The interior of the church is adorned with stone murals and mosaics created proudly by the local artists of Tigbauan.

Built by Augustinian friars in the year 1575, it is almost 440 years old now.  The church’s construction was out of forced labour. It used red coral and limestone from Igbaras. It survived a number of natural calamities over its existence including typhoons and earthquakes. It is also due to these natural disasters that the church went under many rebuildings and improvements through time before it became as what it is today, a reminder of the past and a stronghold for the future

The church is considered today as one of the most unique Catholic churches in the country because of its Churrigueresque orientation. It is also historically significant as its walls witnessed and survived the wars between the Filipinos and the Spaniards, Japanese and the Americans. It is also a significant point in the town proper as many Tigbauenos are Roman Catholics and they go to utilize the church for important, spiritual endeavours.

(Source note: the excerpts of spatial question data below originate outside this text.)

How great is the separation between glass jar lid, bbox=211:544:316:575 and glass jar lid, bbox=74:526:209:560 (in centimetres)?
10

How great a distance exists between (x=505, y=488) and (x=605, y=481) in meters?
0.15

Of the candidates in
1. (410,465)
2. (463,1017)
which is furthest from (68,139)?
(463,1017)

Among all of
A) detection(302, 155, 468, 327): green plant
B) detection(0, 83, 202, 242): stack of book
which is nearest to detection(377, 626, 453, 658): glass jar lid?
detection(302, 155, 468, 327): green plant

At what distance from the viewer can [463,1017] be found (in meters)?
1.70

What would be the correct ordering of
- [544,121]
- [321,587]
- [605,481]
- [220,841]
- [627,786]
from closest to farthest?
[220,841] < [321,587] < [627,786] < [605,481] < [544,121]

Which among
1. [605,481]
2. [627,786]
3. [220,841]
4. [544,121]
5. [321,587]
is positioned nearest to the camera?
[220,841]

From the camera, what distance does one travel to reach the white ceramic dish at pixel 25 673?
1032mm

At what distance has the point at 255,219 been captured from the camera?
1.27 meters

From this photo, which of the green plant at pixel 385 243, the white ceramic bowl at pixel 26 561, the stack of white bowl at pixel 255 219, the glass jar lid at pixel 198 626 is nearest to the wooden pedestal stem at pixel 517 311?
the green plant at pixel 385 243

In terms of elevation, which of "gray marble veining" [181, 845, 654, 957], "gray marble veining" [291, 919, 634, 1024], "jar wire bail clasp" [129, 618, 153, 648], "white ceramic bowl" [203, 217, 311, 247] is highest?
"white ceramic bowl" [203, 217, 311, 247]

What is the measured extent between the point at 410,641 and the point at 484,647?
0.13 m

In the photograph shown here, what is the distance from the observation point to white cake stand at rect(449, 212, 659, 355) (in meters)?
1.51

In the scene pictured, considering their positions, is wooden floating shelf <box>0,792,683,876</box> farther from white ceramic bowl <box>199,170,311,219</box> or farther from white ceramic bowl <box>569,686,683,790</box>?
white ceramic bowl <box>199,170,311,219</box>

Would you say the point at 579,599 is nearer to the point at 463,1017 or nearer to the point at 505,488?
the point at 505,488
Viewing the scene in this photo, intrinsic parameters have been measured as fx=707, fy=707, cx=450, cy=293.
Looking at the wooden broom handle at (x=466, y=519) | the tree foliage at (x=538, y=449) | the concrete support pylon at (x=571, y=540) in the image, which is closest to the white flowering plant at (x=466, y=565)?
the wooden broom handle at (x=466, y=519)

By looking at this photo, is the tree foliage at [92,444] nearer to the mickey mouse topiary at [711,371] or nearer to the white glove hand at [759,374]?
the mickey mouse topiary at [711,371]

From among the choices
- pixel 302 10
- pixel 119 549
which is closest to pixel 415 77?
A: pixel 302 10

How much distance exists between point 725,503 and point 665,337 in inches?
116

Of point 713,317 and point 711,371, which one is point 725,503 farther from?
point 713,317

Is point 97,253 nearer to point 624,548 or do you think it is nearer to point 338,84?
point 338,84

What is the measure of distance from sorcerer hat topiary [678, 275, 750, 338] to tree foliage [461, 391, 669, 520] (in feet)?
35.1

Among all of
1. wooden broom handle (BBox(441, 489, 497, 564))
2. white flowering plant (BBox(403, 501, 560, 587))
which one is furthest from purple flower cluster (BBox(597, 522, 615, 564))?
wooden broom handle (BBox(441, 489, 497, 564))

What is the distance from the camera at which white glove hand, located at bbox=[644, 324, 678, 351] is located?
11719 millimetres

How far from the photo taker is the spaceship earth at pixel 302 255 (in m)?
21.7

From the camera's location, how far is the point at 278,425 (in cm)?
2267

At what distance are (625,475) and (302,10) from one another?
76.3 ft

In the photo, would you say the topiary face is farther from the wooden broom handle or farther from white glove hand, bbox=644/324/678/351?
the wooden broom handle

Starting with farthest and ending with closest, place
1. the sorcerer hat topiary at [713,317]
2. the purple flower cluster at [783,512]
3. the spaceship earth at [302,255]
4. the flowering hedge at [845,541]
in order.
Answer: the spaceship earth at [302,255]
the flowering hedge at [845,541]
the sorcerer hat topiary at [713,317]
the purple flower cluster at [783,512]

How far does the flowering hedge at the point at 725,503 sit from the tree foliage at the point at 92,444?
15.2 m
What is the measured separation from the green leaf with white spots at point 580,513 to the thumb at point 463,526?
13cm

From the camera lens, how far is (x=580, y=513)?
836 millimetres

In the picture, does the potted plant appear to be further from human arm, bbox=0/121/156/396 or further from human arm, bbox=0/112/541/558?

Every day that I pass in the town centre of Tigbauan on my way to school, this church always amused me with its grandeur and when I went there to visit the church for a project, I’d say that it deserves utmost respect. I am not a Roman Catholic or religious per se but I know that it is very important to many and I get the feeling that its walls are not just enveloped with safety, but it also radiates certain awe to everyone. In my view, the church is strongly significant as a notable heritage for the Tigbauenos and to all Filipinos in general. These authentic and grand churches are something that we should all be proud of and help in restoring them.